**Extract**:
=====

Use of intravenous sedation in periodontal practice: a national survey.

J Periodontol 2012 Jul 28;83(7):830-5. Epub 2011 Nov 28.

Department of Periodontics, College of Dentistry, University of Iowa, Iowa City, IA 52242, USA.

Background: In the early 1990s, much of the periodontal profession perceived an upcoming shift in services performed by periodontists as many patients began to expect sedation for periodontal surgery. As a result, in 1993 the American Academy of Periodontology began encouraging postgraduate periodontal programs to train residents in the use of conscious sedation. The purpose of this study is to investigate trends in the training of intravenous (i.v.) sedation in residency and its use in periodontal practice.

Methods: An 18-question survey was mailed to a sample of 1596 active periodontists throughout the United States and Canada. Thirty-seven percent (596) of the surveys were returned. Twenty-two retired periodontists responded and were excluded from the analysis. The data from the remaining 574 surveys were analyzed with a statistical software package.

Results: Approximately half (49.8%) of the survey respondents offer i.v. sedation in their practices. Among respondents who completed residency prior to 1996, 42.6% offer i.v. sedation compared with 64.2% of respondents who completed residency in 1996 or later. The number of i.v. sedations performed in residency was moderately correlated with the number of i.v. sedations personally performed in periodontal practice (Spearman r = 0.5169, P <0.0001). The largest percentage of periodontists using i.v. sedation (74.0%) was reported from American Academy of Periodontology District 5 (south central United States), whereas District 7 (New Jersey and New York) reported the lowest usage (15.6%).

Conclusions: Approximately half of all periodontists provide i.v. sedation, with more recent periodontal graduates more likely to personally offer and administer i.v. sedation services for their patients. Regional differences exist in the use and training of i.v. sedation.

=====

**Dataset section**:
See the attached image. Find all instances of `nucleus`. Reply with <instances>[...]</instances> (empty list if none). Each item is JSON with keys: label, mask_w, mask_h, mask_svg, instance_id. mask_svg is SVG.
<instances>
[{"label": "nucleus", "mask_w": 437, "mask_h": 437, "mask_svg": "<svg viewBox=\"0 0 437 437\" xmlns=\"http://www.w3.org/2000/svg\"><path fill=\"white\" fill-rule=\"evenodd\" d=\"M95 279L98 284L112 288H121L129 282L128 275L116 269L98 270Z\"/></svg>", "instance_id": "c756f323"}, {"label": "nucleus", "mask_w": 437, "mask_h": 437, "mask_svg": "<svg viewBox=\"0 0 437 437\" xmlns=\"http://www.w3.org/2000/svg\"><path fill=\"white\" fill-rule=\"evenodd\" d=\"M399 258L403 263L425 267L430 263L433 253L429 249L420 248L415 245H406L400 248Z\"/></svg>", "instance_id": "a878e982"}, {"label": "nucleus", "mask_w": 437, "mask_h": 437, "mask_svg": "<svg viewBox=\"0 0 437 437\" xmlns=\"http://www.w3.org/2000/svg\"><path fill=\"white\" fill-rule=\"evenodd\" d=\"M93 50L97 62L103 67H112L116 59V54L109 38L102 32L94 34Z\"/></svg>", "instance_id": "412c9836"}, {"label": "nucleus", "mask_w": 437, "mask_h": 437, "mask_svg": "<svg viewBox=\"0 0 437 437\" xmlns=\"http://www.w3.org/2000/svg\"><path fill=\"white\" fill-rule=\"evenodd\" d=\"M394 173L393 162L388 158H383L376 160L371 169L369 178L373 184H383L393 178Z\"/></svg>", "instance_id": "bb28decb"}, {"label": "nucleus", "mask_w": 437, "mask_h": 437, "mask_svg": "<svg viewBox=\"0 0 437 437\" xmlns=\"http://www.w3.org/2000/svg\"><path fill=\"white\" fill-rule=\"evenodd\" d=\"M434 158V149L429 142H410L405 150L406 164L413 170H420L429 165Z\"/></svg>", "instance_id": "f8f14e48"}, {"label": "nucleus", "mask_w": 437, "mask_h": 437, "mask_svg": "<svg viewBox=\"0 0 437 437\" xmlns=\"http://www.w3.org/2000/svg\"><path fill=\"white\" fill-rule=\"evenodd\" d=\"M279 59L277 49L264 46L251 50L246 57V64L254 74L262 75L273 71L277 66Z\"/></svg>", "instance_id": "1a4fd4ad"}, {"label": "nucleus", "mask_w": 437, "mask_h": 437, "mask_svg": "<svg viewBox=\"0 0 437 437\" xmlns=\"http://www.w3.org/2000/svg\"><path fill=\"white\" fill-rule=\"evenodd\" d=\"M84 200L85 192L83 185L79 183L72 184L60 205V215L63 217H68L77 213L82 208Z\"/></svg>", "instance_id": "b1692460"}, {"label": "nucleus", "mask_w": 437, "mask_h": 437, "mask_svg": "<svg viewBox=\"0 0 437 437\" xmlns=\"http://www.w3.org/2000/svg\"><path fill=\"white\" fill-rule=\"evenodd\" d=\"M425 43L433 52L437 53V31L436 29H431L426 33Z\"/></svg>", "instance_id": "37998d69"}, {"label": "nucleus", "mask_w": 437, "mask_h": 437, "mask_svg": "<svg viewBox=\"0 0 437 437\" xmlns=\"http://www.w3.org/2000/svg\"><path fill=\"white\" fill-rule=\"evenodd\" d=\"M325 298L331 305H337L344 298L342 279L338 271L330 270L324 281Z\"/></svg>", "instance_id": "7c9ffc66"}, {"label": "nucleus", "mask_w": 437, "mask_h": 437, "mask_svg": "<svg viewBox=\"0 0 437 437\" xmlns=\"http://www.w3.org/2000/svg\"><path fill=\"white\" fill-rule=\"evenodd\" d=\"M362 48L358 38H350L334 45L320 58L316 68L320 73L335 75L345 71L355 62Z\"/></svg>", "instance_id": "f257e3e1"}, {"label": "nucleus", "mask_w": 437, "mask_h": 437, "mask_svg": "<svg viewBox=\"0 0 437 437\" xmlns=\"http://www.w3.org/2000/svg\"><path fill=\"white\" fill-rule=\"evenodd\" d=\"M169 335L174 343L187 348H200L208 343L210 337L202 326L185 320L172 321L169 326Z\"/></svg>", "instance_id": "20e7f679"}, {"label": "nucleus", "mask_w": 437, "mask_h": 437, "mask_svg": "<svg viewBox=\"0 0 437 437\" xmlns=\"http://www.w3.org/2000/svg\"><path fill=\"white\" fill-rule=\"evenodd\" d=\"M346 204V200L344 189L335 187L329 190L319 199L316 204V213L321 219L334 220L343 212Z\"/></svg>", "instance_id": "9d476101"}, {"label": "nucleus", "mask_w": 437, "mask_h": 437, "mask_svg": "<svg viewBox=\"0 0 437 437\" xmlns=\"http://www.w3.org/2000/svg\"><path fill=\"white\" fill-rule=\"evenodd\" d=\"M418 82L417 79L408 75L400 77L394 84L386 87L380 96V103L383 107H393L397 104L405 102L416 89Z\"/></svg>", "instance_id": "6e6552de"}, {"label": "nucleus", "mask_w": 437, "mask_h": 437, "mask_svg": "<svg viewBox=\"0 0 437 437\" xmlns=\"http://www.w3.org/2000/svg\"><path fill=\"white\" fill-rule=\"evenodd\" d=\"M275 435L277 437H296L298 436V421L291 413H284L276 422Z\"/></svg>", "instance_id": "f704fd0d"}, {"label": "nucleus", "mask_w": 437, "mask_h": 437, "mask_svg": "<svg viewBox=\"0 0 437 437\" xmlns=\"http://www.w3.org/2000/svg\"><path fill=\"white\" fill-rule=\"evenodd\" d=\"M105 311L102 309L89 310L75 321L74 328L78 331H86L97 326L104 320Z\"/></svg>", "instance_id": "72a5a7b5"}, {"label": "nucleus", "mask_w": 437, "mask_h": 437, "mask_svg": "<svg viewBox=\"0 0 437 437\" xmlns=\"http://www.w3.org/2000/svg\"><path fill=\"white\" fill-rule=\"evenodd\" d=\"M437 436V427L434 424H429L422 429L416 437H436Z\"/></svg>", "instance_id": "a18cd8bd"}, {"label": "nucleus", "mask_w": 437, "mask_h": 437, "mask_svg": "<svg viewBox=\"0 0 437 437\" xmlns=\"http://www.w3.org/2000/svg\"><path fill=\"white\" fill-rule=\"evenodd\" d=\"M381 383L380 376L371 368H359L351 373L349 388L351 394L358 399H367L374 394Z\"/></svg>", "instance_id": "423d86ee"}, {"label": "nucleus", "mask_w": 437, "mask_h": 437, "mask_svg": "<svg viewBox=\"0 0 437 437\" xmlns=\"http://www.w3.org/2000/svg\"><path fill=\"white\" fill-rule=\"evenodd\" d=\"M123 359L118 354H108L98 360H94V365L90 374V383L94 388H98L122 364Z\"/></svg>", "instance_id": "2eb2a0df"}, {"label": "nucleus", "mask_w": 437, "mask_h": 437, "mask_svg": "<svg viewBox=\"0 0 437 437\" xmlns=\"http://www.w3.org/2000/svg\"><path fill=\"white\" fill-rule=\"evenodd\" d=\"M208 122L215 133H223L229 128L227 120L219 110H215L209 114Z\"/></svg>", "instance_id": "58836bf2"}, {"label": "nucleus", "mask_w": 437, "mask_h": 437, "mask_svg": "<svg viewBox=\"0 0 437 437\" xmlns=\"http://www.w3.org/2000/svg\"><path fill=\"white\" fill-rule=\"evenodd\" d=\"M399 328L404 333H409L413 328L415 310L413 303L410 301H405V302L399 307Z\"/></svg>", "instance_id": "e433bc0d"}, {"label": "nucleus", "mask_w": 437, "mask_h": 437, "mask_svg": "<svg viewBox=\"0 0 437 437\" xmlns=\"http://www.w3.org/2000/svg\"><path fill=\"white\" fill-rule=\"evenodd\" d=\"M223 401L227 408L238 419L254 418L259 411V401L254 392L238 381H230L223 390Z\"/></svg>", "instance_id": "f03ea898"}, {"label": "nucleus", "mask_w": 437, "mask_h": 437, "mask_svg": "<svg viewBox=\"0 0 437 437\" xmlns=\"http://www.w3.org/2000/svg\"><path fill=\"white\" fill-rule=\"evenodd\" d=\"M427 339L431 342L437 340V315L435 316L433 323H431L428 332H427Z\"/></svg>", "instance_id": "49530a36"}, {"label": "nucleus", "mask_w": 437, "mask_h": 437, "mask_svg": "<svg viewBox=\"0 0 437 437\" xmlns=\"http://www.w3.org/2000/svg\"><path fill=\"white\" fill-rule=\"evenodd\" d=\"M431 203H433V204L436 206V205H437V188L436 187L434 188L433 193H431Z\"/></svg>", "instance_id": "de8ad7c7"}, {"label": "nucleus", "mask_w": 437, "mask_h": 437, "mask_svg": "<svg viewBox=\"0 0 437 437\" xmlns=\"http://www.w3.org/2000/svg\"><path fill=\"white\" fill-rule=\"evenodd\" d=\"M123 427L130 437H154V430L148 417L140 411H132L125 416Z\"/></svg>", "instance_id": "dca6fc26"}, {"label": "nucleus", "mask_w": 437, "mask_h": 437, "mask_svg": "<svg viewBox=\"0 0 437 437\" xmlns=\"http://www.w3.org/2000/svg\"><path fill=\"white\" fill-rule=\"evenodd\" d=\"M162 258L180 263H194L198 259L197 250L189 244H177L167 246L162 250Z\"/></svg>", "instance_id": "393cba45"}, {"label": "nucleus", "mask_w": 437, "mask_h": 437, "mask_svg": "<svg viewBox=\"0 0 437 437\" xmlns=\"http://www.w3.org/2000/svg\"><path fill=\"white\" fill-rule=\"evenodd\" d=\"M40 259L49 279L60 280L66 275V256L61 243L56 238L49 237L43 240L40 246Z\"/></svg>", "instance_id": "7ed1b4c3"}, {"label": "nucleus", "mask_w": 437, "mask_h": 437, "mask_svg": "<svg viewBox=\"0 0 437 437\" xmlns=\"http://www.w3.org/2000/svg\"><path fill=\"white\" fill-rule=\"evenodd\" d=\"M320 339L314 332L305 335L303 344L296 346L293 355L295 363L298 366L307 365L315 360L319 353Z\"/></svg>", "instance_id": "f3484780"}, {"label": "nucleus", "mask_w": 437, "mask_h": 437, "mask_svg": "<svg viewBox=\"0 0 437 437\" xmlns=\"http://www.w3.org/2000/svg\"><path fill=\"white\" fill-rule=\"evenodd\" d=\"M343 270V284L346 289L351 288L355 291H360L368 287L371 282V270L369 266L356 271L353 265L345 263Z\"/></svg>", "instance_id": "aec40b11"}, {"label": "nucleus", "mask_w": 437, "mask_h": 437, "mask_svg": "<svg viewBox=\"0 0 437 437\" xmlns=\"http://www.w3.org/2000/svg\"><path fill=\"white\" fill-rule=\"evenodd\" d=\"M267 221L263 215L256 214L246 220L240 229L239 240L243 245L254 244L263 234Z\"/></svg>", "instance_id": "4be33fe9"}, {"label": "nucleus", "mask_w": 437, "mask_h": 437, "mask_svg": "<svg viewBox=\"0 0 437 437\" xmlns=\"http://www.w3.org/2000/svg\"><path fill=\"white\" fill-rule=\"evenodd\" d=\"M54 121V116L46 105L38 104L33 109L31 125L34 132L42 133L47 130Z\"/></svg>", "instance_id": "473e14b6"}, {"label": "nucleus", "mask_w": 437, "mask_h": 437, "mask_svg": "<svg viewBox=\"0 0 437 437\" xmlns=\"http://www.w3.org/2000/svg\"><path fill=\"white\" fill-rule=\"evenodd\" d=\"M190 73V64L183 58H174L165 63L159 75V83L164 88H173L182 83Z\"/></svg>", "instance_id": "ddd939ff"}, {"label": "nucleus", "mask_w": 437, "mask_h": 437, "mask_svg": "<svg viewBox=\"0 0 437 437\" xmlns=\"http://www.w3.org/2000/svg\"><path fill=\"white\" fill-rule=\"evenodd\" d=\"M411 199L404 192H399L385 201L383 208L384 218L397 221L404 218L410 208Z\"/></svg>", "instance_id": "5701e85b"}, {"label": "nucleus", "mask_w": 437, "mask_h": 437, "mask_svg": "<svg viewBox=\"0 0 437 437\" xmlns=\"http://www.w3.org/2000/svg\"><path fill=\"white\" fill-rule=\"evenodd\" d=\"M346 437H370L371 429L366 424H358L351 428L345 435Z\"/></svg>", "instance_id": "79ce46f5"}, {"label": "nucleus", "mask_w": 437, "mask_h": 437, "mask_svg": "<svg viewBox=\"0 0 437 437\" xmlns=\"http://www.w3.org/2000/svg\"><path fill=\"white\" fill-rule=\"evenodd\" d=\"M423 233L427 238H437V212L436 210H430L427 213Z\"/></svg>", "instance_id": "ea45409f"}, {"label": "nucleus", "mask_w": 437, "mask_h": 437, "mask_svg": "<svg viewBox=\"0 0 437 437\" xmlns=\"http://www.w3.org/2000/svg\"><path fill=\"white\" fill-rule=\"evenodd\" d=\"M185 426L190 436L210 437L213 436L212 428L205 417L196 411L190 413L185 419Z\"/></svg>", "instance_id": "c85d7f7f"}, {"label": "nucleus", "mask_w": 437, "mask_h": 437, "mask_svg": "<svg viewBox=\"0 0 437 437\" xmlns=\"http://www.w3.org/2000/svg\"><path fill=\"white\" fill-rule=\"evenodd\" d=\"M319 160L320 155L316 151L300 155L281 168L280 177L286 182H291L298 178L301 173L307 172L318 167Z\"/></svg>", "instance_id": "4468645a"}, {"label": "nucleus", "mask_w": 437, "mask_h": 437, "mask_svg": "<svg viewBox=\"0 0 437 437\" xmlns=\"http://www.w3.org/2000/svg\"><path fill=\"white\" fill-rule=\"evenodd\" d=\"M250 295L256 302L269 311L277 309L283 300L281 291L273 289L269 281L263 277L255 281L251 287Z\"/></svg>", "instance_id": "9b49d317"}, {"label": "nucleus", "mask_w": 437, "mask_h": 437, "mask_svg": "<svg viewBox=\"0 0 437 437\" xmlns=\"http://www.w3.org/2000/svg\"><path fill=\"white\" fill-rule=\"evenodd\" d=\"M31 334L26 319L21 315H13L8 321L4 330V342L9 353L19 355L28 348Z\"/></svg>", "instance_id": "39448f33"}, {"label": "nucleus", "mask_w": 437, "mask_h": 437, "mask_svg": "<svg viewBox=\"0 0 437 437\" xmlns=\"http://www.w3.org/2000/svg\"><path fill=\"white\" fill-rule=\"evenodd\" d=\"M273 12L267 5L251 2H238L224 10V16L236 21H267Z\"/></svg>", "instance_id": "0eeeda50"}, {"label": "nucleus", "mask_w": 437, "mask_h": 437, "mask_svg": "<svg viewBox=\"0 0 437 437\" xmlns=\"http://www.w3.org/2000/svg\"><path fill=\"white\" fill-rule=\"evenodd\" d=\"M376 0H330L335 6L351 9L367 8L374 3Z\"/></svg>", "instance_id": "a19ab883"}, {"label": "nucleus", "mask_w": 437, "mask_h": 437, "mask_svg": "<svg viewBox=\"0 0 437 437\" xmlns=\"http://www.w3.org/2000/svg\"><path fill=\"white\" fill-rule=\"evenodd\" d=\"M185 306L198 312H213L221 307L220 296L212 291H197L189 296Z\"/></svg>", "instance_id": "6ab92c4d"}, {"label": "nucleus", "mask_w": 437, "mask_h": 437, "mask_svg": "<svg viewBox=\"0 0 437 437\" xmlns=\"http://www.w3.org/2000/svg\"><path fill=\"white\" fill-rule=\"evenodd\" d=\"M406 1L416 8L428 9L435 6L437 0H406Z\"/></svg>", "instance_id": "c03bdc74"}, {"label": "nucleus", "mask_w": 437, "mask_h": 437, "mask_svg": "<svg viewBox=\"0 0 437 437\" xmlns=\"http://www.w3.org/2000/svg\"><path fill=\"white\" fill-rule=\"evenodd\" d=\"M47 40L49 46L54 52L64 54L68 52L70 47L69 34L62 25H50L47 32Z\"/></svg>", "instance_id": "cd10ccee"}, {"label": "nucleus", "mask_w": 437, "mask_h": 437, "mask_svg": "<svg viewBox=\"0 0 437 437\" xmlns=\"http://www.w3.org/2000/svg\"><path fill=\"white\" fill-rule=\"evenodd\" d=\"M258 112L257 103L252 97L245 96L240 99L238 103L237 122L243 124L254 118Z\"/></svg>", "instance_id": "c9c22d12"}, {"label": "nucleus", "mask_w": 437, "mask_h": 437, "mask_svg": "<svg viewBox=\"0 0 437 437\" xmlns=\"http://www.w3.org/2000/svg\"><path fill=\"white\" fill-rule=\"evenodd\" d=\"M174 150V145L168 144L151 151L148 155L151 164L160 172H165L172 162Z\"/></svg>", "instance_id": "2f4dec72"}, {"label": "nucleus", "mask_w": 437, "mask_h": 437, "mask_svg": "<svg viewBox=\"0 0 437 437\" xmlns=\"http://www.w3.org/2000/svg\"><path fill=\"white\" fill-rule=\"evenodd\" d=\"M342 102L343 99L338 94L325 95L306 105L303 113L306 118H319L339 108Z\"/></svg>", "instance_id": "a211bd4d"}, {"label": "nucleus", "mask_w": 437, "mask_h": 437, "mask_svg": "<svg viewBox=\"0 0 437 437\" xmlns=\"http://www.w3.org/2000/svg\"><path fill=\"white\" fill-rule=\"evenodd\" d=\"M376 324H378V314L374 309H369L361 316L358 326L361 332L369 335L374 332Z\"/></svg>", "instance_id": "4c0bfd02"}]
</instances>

=====

**Work task 1**:
Answer these from the sedation abstract:
(a) In what year did the American Academy of Periodontology begin encouraging postgraduate periodontal programs to train residents in conscious sedation?
(b) How many retired periodontists responded and were excluded from the analysis?
(c) Which American Academy of Periodontology district reported the lowest usage of i.v. sedation, and what was that percentage?
**Work task 2**:
Write out the sedation abstract word for word, everything from "Methods: An 18-question" down to "statistical software package.".

**Task solution 1**:
(a) 1993
(b) Twenty-two
(c) District 7 (New Jersey and New York), at 15.6%

**Task solution 2**:
Methods: An 18-question survey was mailed to a sample of 1596 active periodontists throughout the United States and Canada. Thirty-seven percent (596) of the surveys were returned. Twenty-two retired periodontists responded and were excluded from the analysis. The data from the remaining 574 surveys were analyzed with a statistical software package.